The board recommends that you vote FOR ratifying the appointment of Ernst & Young LLP as principal independent auditors for 2007.
Item 3. Proposal to Amend the Company’s Articles of Incorporation to Provide for Annual Election of Directors
The company’s Amended Articles of Incorporation currently provide that the board of directors is divided into three classes, with each class elected every three years. In December 2006, on the recommendation of the directors and corporate governance committee, the board unanimously adopted resolutions approving, and recommending to the shareholders for approval, amendments to provide for the annual election of directors.
     If approved, this proposal will become effective upon the filing of Amended Articles of Incorporation containing these amendments with the Secretary of State of Indiana, which the company intends to do promptly after shareholder approval is obtained. Directors elected prior to the effectiveness of the amendments will stand for election for one-year terms once their then-current terms expire. This means that directors whose terms expire at the 2008 and 2009 annual meetings of shareholders would be elected for one-year terms, and beginning with the 2010 annual meeting, all directors would be elected for one-year terms at each annual meeting. In addition, in the case of any vacancy on the board occurring after the 2007 annual meeting, including a vacancy created by an increase in the number of directors, the vacancy would be filled by interim election of the board, with the new director to serve a term ending at the next annual meeting. At all times, directors are elected to serve for their respective terms and until their successors have been elected and qualified. This proposal would not change the present number of directors, and it would not change the board’s authority to change that number and to fill any vacancies or newly created directorships.
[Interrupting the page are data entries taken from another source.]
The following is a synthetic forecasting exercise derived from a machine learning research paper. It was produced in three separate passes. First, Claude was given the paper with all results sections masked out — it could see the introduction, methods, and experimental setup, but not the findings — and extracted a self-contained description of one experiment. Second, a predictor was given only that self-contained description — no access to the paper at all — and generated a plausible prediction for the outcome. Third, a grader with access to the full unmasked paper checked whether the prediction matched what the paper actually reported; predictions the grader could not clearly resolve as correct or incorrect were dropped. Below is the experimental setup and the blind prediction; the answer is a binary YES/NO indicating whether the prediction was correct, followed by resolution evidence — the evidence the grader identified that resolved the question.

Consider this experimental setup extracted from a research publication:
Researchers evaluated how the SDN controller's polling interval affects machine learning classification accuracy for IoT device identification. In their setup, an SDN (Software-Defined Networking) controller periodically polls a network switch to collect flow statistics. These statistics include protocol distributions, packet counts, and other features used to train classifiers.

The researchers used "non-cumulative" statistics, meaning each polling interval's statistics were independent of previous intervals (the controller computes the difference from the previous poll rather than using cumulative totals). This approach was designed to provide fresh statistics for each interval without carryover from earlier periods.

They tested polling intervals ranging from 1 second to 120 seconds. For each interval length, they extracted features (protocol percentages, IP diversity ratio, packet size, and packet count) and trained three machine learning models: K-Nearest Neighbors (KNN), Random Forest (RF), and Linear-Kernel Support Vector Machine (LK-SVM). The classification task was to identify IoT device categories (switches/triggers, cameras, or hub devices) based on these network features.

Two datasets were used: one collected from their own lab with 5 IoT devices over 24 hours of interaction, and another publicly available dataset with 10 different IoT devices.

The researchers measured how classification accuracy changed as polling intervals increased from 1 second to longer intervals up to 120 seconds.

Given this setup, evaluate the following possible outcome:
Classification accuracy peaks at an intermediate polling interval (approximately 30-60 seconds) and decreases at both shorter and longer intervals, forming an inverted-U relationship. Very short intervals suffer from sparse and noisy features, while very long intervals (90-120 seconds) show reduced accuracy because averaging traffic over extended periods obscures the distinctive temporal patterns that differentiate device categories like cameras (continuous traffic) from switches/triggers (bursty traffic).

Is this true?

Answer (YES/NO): NO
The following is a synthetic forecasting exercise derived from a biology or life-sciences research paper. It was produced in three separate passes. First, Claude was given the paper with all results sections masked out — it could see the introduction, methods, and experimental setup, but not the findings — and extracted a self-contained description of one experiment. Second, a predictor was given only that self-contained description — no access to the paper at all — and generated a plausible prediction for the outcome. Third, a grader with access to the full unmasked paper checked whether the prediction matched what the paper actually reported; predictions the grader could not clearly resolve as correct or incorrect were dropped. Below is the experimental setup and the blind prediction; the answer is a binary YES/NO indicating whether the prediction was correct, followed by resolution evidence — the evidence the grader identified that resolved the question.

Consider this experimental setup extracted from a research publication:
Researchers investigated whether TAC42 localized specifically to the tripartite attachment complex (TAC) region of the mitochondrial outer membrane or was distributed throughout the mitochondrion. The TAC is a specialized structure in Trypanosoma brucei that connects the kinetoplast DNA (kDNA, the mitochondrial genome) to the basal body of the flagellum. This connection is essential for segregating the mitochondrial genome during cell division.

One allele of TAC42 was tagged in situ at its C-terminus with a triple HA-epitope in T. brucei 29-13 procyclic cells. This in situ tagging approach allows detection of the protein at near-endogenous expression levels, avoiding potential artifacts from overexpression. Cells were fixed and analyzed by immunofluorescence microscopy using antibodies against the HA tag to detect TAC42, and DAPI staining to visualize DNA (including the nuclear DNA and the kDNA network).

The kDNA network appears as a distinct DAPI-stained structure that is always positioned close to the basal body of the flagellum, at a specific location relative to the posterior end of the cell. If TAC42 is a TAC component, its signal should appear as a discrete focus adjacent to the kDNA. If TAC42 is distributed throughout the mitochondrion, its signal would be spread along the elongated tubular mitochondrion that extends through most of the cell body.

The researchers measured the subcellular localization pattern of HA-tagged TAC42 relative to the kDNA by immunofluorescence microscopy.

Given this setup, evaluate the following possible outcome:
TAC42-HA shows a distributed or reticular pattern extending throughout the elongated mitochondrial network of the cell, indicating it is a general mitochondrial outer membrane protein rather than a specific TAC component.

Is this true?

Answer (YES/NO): NO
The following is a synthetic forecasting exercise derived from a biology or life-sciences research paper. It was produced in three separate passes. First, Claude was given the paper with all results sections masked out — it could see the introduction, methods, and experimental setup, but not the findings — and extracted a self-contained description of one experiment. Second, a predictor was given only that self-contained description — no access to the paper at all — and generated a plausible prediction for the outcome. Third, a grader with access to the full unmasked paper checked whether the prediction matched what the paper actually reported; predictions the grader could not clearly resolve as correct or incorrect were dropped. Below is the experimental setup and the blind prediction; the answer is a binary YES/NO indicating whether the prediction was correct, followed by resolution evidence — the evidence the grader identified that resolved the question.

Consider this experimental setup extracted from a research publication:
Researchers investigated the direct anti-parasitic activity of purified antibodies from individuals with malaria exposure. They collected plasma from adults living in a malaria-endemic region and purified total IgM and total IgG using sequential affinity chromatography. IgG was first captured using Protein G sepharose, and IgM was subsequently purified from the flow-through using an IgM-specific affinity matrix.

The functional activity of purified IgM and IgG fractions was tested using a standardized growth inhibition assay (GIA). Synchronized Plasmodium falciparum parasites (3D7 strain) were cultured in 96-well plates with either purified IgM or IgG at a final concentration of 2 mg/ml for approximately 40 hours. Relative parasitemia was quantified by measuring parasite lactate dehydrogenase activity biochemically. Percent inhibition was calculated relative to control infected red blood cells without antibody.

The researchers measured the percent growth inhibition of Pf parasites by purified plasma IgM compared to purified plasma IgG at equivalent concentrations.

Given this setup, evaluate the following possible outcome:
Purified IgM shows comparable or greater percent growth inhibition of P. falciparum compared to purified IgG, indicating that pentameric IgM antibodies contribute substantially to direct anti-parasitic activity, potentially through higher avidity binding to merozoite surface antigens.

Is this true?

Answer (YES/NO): YES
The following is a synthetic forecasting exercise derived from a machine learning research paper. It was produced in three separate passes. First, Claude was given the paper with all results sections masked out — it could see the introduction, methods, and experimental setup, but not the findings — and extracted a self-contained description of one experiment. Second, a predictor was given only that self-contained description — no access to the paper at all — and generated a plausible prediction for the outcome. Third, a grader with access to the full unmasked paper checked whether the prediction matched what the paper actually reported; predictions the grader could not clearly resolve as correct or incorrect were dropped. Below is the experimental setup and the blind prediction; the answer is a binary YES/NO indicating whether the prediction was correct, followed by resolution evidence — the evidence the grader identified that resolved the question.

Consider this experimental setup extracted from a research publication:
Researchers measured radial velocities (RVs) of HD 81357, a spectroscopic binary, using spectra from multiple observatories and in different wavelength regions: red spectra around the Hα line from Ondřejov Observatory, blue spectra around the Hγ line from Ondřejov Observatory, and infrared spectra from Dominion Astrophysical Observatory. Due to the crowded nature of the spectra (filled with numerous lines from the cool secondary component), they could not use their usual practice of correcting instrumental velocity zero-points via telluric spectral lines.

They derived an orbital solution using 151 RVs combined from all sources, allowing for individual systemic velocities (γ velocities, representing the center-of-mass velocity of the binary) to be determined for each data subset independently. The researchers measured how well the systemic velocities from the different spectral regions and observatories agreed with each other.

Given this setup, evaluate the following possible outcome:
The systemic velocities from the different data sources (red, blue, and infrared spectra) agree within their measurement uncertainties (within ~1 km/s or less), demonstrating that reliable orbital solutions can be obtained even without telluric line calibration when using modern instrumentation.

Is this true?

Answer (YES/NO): NO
     Article 9(b) of the company’s Amended Articles of Incorporation contains the provisions that will be affected if this proposal is adopted. This article, set forth in Appendix A to this proxy statement, shows the proposed changes with deletions indicated by strike-outs and additions indicated by underlining. The board has also adopted conforming amendments to the company’s bylaws, to be effective immediately upon the effectiveness of the amendments to the Amended Articles of Incorporation.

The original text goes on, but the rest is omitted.